4 slices bacon, chopped
1 small onion, diced
3 cloves garlic, minced
4 cups potatoes, diced (Yukon Gold or russet)
3 cups corn (fresh, frozen, or canned & drained)
3 cups chicken or vegetable broth
1 cup half-and-half or whole milk
1 tsp thyme
½ tsp smoked paprika
Salt & pepper, to taste
Optional: chopped chives or shredded cheese for garnish
In a skillet, cook bacon until crispy.

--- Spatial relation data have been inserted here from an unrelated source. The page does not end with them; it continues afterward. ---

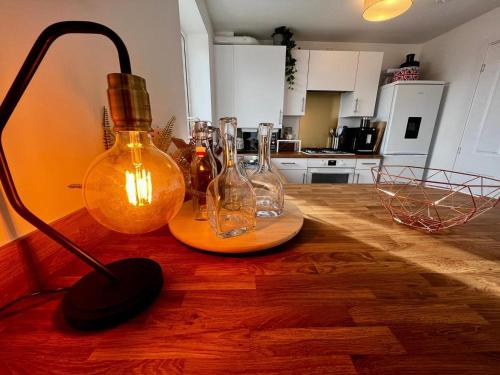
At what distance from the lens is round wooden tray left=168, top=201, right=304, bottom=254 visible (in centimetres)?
43

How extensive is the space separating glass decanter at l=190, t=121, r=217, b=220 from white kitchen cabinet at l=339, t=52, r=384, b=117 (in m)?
2.59

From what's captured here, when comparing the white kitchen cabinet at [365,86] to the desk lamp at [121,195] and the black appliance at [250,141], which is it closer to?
the black appliance at [250,141]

Remove and set aside, leaving about 1 tbsp of bacon fat in the pan.
Sauté onion and garlic in the bacon fat until soft.
Transfer to the crockpot along with potatoes, corn, broth, thyme, paprika, salt, and pepper.
Cover and cook on LOW for 6–7 hours or HIGH for 3–4 hours, until potatoes are fork-tender.
Stir in half-and-half and let warm through for 15–20 minutes.
Blend part of the soup for a creamier texture, if desired.
Serve topped with crispy bacon and your favorite garnishes.